### The exercise
Copy out the listing in full, exactly as written, but not its pictures.

↓

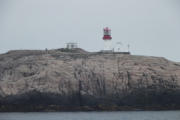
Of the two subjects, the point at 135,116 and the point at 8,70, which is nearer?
the point at 135,116

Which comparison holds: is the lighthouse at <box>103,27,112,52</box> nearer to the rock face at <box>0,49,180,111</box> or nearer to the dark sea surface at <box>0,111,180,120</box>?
the rock face at <box>0,49,180,111</box>

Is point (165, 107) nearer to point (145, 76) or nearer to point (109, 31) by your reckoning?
point (145, 76)

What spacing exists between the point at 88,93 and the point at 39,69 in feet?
23.3

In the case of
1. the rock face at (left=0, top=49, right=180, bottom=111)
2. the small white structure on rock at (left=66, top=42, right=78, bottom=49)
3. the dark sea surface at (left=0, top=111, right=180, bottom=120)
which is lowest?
the dark sea surface at (left=0, top=111, right=180, bottom=120)

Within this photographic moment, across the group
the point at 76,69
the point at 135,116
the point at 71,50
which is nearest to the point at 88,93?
the point at 76,69

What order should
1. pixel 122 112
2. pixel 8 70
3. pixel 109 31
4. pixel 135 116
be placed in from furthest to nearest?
pixel 109 31
pixel 8 70
pixel 122 112
pixel 135 116

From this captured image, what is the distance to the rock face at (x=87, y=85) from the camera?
237ft

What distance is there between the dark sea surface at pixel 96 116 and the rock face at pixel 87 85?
2614mm

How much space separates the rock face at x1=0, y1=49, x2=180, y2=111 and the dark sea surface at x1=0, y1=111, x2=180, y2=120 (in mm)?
2614

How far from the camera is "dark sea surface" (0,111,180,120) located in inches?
2472

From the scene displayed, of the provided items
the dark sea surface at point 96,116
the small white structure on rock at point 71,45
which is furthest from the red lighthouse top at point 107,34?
the dark sea surface at point 96,116

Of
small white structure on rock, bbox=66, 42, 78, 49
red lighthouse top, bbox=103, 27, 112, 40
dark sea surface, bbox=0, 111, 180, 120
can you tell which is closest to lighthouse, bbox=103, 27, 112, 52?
red lighthouse top, bbox=103, 27, 112, 40

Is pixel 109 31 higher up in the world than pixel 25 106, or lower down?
higher up

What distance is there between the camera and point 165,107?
74688 millimetres
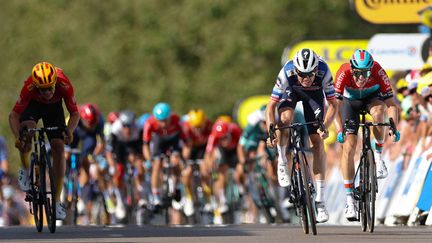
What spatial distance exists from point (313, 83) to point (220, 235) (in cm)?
191

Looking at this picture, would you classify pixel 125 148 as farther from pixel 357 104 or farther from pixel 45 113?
pixel 357 104

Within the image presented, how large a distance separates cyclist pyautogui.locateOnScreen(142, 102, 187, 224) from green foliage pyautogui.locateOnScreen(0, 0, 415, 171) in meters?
25.5

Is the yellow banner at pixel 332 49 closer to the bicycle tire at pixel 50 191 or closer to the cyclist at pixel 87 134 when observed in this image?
the cyclist at pixel 87 134

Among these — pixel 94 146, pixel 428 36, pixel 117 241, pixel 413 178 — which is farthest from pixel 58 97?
pixel 428 36

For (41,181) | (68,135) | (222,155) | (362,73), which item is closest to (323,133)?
(362,73)

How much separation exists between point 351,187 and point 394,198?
473 cm

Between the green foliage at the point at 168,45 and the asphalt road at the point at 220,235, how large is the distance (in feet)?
110

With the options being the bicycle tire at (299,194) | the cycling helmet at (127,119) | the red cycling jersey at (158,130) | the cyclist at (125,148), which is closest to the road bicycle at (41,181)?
the bicycle tire at (299,194)

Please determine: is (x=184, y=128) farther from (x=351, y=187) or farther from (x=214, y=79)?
(x=214, y=79)

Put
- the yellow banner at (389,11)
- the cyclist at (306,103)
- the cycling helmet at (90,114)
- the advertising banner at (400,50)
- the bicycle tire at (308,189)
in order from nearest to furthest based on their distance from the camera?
1. the bicycle tire at (308,189)
2. the cyclist at (306,103)
3. the cycling helmet at (90,114)
4. the advertising banner at (400,50)
5. the yellow banner at (389,11)

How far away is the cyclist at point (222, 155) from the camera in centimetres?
3056

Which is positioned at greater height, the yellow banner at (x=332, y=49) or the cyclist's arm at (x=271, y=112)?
the yellow banner at (x=332, y=49)

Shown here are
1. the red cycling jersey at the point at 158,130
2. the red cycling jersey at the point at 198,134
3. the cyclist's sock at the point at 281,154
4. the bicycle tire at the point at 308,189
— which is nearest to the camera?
the bicycle tire at the point at 308,189

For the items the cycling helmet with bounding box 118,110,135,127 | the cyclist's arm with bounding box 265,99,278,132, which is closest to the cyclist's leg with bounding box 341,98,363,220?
the cyclist's arm with bounding box 265,99,278,132
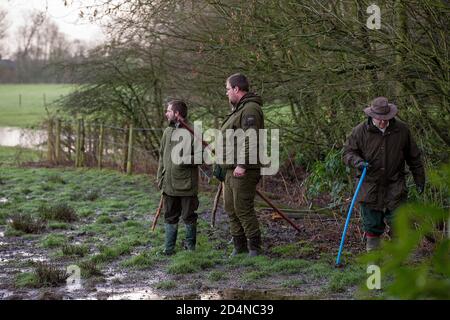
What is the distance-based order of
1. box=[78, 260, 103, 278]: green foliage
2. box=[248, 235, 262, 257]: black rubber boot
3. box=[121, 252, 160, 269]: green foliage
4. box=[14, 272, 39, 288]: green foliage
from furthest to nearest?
1. box=[248, 235, 262, 257]: black rubber boot
2. box=[121, 252, 160, 269]: green foliage
3. box=[78, 260, 103, 278]: green foliage
4. box=[14, 272, 39, 288]: green foliage

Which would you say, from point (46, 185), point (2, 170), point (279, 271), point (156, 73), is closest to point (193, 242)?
point (279, 271)

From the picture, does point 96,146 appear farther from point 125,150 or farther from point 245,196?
point 245,196

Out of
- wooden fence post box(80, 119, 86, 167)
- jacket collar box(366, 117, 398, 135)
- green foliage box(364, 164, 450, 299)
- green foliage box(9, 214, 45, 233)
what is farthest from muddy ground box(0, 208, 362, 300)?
wooden fence post box(80, 119, 86, 167)

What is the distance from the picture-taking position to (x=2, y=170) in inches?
744

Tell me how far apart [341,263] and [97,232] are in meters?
3.97

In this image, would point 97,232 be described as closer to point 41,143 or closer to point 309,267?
point 309,267

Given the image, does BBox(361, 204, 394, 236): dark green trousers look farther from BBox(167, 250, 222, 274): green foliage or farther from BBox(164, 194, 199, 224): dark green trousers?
BBox(164, 194, 199, 224): dark green trousers

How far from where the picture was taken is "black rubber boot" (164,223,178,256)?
7820 mm

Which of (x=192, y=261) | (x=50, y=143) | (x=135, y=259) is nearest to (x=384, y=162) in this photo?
(x=192, y=261)

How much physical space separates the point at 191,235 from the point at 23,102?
145 feet

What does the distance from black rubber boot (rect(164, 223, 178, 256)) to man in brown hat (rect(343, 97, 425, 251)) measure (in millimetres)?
2246

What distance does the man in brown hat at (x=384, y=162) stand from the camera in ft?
21.9

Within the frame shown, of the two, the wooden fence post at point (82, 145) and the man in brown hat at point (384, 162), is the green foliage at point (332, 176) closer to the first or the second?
the man in brown hat at point (384, 162)

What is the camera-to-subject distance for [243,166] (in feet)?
23.8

↑

### Exercise result
Of the two subjects, the point at 135,116 and the point at 8,70, which is nearer?
the point at 135,116

Which comparison holds: is the lighthouse at <box>103,27,112,52</box> nearer to the rock face at <box>0,49,180,111</box> or nearer to the dark sea surface at <box>0,111,180,120</box>?
the rock face at <box>0,49,180,111</box>

Is point (165, 107) nearer to point (145, 76) or nearer to point (109, 31) by your reckoning?
point (145, 76)

What spacing exists between the point at 88,93 and the point at 39,69 in feet?
23.3

In the case of
1. the rock face at (left=0, top=49, right=180, bottom=111)
2. the small white structure on rock at (left=66, top=42, right=78, bottom=49)
3. the dark sea surface at (left=0, top=111, right=180, bottom=120)
which is lowest?
the dark sea surface at (left=0, top=111, right=180, bottom=120)

Within this photographic moment, across the group
the point at 76,69
the point at 135,116
the point at 71,50
which is nearest to the point at 88,93?
the point at 76,69

What order should
1. pixel 122 112
2. pixel 8 70
3. pixel 109 31
4. pixel 135 116
be placed in from furthest to nearest?
pixel 109 31
pixel 8 70
pixel 122 112
pixel 135 116

From this captured image, what is the distance to the rock face at (x=87, y=85) from the camera?
237ft

What distance is there between the dark sea surface at pixel 96 116 and the rock face at pixel 87 85?
2614mm

How much space separates the rock face at x1=0, y1=49, x2=180, y2=111 and the dark sea surface at x1=0, y1=111, x2=180, y2=120 (in mm)?
2614

How far from the camera is "dark sea surface" (0,111,180,120) located in inches?
2472

From the scene displayed, of the provided items
the dark sea surface at point 96,116
the small white structure on rock at point 71,45
which is furthest from the red lighthouse top at point 107,34?
the dark sea surface at point 96,116

Of
small white structure on rock, bbox=66, 42, 78, 49
red lighthouse top, bbox=103, 27, 112, 40
dark sea surface, bbox=0, 111, 180, 120
can you tell which is closest to lighthouse, bbox=103, 27, 112, 52?
red lighthouse top, bbox=103, 27, 112, 40

Is pixel 109 31 higher up in the world than pixel 25 106, or lower down?
higher up

What distance is there between the camera and point 165,107?
74688 millimetres
What spatial distance exists from point (313, 83) to point (220, 235) (in cm)?
191

Looking at this picture, would you classify pixel 125 148 as farther from pixel 357 104 or farther from pixel 45 113?
pixel 357 104

Within the image presented, how large a distance separates cyclist pyautogui.locateOnScreen(142, 102, 187, 224) from green foliage pyautogui.locateOnScreen(0, 0, 415, 171) in meters?
25.5

Is the yellow banner at pixel 332 49 closer to the bicycle tire at pixel 50 191 or closer to the cyclist at pixel 87 134 when observed in this image?
the cyclist at pixel 87 134

Among these — pixel 94 146, pixel 428 36, pixel 117 241, pixel 413 178 — which is farthest from pixel 58 97?
pixel 428 36

For (41,181) | (68,135) | (222,155) | (362,73), which item is closest to (323,133)?
(362,73)

How much separation exists between point 351,187 and point 394,198?
473 cm

Between the green foliage at the point at 168,45 and the asphalt road at the point at 220,235, how large is the distance (in feet)?
110

With the options being the bicycle tire at (299,194) | the cycling helmet at (127,119) | the red cycling jersey at (158,130) | the cyclist at (125,148), which is closest to the road bicycle at (41,181)?
the bicycle tire at (299,194)

Please determine: is (x=184, y=128) farther from (x=351, y=187) or farther from (x=214, y=79)?
(x=214, y=79)

Put
- the yellow banner at (389,11)
- the cyclist at (306,103)
- the cycling helmet at (90,114)
- the advertising banner at (400,50)
- the bicycle tire at (308,189)
in order from nearest to furthest based on their distance from the camera?
1. the bicycle tire at (308,189)
2. the cyclist at (306,103)
3. the cycling helmet at (90,114)
4. the advertising banner at (400,50)
5. the yellow banner at (389,11)

How far away is the cyclist at point (222, 155) from the camera in centimetres?
3056

Which is positioned at greater height, the yellow banner at (x=332, y=49) or the cyclist's arm at (x=271, y=112)?
the yellow banner at (x=332, y=49)

Shown here are
1. the red cycling jersey at the point at 158,130
2. the red cycling jersey at the point at 198,134
3. the cyclist's sock at the point at 281,154
4. the bicycle tire at the point at 308,189
— which is nearest to the camera?
the bicycle tire at the point at 308,189

For the items the cycling helmet with bounding box 118,110,135,127 | the cyclist's arm with bounding box 265,99,278,132, which is closest to the cyclist's leg with bounding box 341,98,363,220?
the cyclist's arm with bounding box 265,99,278,132
What is the distance-based order of
1. box=[78, 260, 103, 278]: green foliage
2. box=[248, 235, 262, 257]: black rubber boot
3. box=[121, 252, 160, 269]: green foliage
4. box=[14, 272, 39, 288]: green foliage
from furthest to nearest?
1. box=[248, 235, 262, 257]: black rubber boot
2. box=[121, 252, 160, 269]: green foliage
3. box=[78, 260, 103, 278]: green foliage
4. box=[14, 272, 39, 288]: green foliage

Which would you say, from point (46, 185), point (2, 170), point (279, 271), point (156, 73), is closest to point (193, 242)?
point (279, 271)

From the picture, does point 96,146 appear farther from point 125,150 or farther from point 245,196?
point 245,196

Out of
- wooden fence post box(80, 119, 86, 167)
- jacket collar box(366, 117, 398, 135)
- green foliage box(364, 164, 450, 299)
- green foliage box(9, 214, 45, 233)
what is farthest from muddy ground box(0, 208, 362, 300)?
wooden fence post box(80, 119, 86, 167)

What is the distance from the picture-taking position to (x=2, y=170) in inches?
744

Tell me how far apart [341,263] and [97,232] are in meters?
3.97

In this image, would point 97,232 be described as closer to point 41,143 or closer to point 309,267?
point 309,267

Given the image, does BBox(361, 204, 394, 236): dark green trousers look farther from BBox(167, 250, 222, 274): green foliage or farther from BBox(164, 194, 199, 224): dark green trousers?
BBox(164, 194, 199, 224): dark green trousers

How far from where the picture was taken is "black rubber boot" (164,223,178,256)?
7820 mm

Which of (x=192, y=261) | (x=50, y=143) | (x=135, y=259) is nearest to (x=384, y=162) in this photo?
(x=192, y=261)

How much physical space separates the point at 191,235 from the point at 23,102?
145 feet

What does the distance from black rubber boot (rect(164, 223, 178, 256)) to man in brown hat (rect(343, 97, 425, 251)) measure (in millimetres)?
2246

What distance does the man in brown hat at (x=384, y=162) stand from the camera in ft?
21.9

Within the frame shown, of the two, the wooden fence post at point (82, 145) and the man in brown hat at point (384, 162), is the green foliage at point (332, 176) closer to the first or the second?
the man in brown hat at point (384, 162)

What is the camera-to-subject distance for [243,166] (in feet)?
23.8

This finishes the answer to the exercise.